UniCredit’s glum backers have crumbs of comfort
By George Hay
The author is a Reuters Breakingviews columnist. The opinions expressed are his own.
UniCredit’s underwriters must need a stiff drink. The Italian bank’s 7.5 billion euro rights issue has prompted a sharp sell-off that has left its shares hovering dangerously close to the 1.94 euro subscription price. A further slump could stuff the 26 other banks that have guaranteed the offering with large quantities of unwanted shares. That would be embarrassing, but need not be a disaster.
To begin with, the issue hasn’t failed yet. One cause of last week’s selloff was panicky European investors reducing their exposure to Italy. But the overleveraged public-sector foundations that own a big chunk of UniCredit have also been reducing their exposures, according to a person familiar with the situation.
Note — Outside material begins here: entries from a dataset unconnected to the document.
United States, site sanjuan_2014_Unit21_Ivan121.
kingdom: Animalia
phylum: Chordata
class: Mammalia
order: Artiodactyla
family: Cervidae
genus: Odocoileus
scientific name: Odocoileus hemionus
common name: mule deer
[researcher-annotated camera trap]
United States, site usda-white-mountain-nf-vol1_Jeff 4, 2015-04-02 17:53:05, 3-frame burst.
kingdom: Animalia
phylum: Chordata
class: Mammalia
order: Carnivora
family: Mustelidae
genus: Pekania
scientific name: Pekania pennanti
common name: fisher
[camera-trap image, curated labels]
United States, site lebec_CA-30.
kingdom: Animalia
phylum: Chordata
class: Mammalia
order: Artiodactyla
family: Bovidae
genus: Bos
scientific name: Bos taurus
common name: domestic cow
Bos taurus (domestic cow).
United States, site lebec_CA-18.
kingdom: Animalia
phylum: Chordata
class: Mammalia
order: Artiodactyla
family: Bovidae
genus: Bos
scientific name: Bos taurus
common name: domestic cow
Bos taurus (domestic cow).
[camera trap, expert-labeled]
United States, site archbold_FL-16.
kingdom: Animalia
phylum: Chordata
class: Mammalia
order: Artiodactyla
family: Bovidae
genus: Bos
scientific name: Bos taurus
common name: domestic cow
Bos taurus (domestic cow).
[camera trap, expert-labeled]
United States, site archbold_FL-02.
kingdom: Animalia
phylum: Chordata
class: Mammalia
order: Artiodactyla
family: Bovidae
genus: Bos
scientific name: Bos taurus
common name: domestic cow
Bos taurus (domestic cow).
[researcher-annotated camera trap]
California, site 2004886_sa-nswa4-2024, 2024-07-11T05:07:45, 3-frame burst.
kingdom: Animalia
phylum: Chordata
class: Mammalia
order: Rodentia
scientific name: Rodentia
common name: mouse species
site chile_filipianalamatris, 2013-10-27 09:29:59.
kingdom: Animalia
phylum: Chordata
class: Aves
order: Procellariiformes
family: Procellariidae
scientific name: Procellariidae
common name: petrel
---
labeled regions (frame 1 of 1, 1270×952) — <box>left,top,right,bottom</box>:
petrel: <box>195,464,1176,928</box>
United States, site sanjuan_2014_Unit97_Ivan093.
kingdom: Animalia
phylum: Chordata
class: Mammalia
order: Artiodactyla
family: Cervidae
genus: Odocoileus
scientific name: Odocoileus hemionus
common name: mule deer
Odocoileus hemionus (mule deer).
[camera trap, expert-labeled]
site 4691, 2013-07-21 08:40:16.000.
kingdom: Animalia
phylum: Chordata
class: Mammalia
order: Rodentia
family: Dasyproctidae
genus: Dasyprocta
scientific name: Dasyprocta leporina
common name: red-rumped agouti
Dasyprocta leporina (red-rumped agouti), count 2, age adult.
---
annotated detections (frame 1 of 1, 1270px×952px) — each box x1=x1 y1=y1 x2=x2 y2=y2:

With these flushed out, investors may be attracted by the chance to buy into UniCredit at around a quarter of the bank’s likely year-end book value. Since touching a low of 2.20 euros on Jan. 9, the shares have risen 15 percent.
The most likely outcome is that a majority of shareholders take up the offer, leaving the underwriters to place the remaining rump. This should be manageable. Mediobanca, which is leading the issue alongside Bank of America Merrill Lynch, successfully placed the 5 and 6 percent of shares respectively left over from last year’s rights issues by UBI Banca and Banca Popolare di Milano.
But if UniCredit shares fall below the subscription price, the underwriters could be left holding all but the 11 percent that existing shareholders have irrevocably agreed to take up. That would be painful. Bank of America Merrill Lynch and Mediobanca each have 10 percent of the issue – equivalent to 670 million euros. If they were forced to offload those shares at a loss, the damage would far exceed the 250 million euros that UniCredit is paying in underwriting and consulting fees.
Banks could hold on and wait for a rebound. But marking their shares to market will make earnings volatile and drag on capital. Underwriters can try hedging their exposures, but Italy’s current short-selling ban makes this tricky. UniCredit’s sell-off hasn’t been matched by the rest of the sector: while the bank’s shares slumped almost 40 percent last week, Europe’s main bank share index fell just over 6 percent.
All in all, UniCredit and its shareholders face a tense few weeks. But the real financial losers from the turmoil are other European banks that also need to raise fresh capital. After the UniCredit roller-coaster, underwriters may think twice before signing up for another bank rights issue.